Previous Slide Icon Next Slide Icon
Play Daily Button Pause Daily Button
Exit Daily Button

Koniec mitu 'tragedii wspólnego pastwiska’

Coraz mniej pytamy „kto powinien to posiadać?”, a coraz częściej „jak zorganizować współkorzystanie, żeby zasób trwał i służył wielu?”
.get_the_title().

„Wspólne pastwisko” to jedna z najsłynniejszych przypowieści nowożytnej ekonomii. Garrett Hardin opisał ją w 1968 roku: wyobraźmy sobie pastwisko, z którego każdy może korzystać. Racjonalny, w rozumieniu wąsko pojętego własnego interesu, pasterz wprowadza więc jeszcze jedną krowę, bo zysk z dodatkowego zwierzęcia przypada jemu, a koszt zgryzienia trawy rozkłada się na wszystkich. Jeśli każdy zrobi to samo, wspólny zasób zostaje zniszczony.

Morał, jaki w kulturze masowej szybko się utrwalił, był prosty: to, co wspólne, kończy się tragedią. Remedium brzmi: prywatyzować, grodzić, karać.
_____
Wymagania zadania:
Proszę podjąć na nowo tekst o micie „tragedii wspólnego pastwiska” i kontynuować go bezpośrednio po zdaniu „Remedium brzmi: prywatyzować, grodzić, karać”.

Przekazane dane:
_____
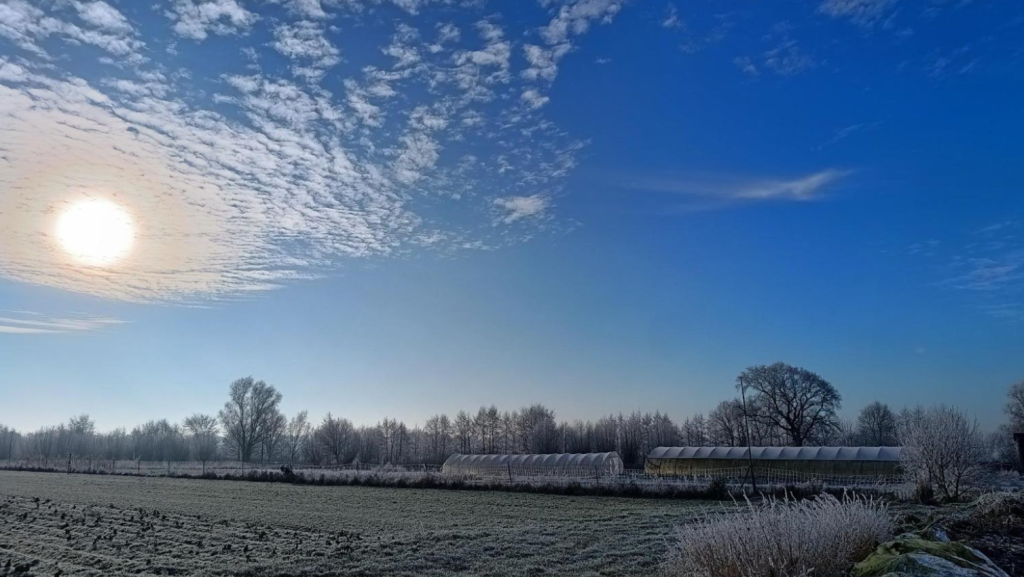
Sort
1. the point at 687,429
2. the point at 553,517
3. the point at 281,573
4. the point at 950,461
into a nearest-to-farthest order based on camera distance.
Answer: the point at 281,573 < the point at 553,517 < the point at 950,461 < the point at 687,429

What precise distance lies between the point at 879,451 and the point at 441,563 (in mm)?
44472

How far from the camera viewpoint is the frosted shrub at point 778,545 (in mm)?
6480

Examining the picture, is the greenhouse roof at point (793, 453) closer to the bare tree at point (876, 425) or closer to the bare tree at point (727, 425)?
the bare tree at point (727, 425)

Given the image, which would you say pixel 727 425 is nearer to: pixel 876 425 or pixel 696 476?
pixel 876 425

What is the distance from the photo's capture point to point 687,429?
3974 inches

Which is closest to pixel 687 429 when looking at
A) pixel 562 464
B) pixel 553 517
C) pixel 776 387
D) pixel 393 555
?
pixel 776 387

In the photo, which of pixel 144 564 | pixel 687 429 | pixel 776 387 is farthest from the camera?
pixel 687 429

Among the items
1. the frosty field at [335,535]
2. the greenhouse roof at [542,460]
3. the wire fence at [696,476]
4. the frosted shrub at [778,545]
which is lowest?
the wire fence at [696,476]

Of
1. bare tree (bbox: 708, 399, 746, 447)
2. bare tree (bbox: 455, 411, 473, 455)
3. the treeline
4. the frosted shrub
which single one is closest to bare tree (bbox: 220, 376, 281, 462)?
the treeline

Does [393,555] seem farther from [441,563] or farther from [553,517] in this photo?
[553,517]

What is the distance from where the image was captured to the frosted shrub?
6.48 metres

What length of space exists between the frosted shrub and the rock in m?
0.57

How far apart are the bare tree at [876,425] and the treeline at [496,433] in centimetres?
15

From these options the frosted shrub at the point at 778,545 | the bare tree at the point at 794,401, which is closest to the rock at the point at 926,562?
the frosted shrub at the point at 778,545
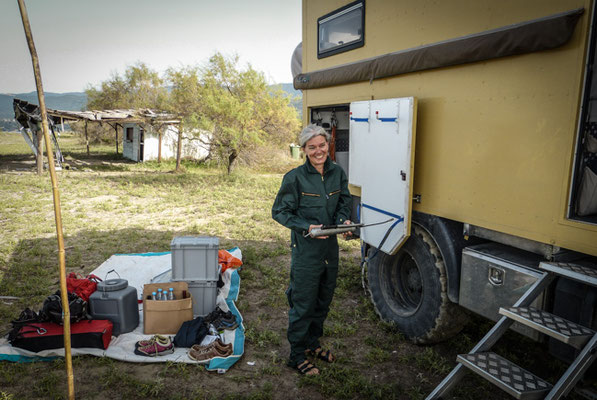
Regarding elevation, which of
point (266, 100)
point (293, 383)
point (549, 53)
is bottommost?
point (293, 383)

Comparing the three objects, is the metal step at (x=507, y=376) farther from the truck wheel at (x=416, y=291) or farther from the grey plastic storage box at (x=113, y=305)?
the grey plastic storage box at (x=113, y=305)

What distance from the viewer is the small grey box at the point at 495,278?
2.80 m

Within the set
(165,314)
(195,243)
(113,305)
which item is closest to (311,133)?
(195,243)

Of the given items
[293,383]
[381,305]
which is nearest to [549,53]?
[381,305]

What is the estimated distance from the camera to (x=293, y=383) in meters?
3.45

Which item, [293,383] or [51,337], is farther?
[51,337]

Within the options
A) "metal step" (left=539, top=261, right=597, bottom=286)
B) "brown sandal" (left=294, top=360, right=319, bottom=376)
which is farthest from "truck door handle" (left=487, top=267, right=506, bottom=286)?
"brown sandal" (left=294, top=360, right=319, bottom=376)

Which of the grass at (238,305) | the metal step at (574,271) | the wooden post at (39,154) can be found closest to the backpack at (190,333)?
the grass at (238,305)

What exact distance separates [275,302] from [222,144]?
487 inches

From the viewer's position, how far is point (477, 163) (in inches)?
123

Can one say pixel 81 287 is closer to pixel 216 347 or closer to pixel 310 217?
_____
Odpowiedź:
Ta opowieść błyskawicznie wyszła poza podręczniki. Trafiła do esejów, wykładów MBA, publicystyki, stając się memem intelektualnym epoki globalizacji: porządki rynkowe są skuteczne, wspólnotowe naiwne. W latach 80. i 90. „tragedia wspólnego pastwiska” bywała przywoływana, by uzasadniać sprzedaż majątku publicznego, deregulację łowisk, leśnictwa, usług komunalnych. Zadziałała siła metafory: jedna krótka scena i wszystko wydaje się jasne. Problem w tym, że Hardin opisywał w istocie nie „wspólnotę”, lecz brak reguł, otwarty dostęp, w którym nikt nie ma obowiązków, a granice i odpowiedzialność są rozmyte. Historyczne wspólnoty zasobów – od alpejskich pastwisk po systemy irygacyjne w Azji – nie funkcjonowały jak bezpański ugór. Miały strażników sezonu, z góry uzgodnione limity, sankcje, mechanizmy rozwiązywania sporów i zasady przyjmowania nowych użytkowników. Innymi słowy: instytucje. Ten brak rozróżnienia między otwartym dostępem a dobrze rządzonym dobrem wspólnym rozbroiła Elinor Ostrom.

W 2009 roku otrzymała Nagrodę Nobla w dziedzinie ekonomii za wieloletnie, empiryczne badania tego, jak ludzie realnie zarządzają wspólnymi zasobami. Wykazała, że „tragedia” nie jest prawem natury.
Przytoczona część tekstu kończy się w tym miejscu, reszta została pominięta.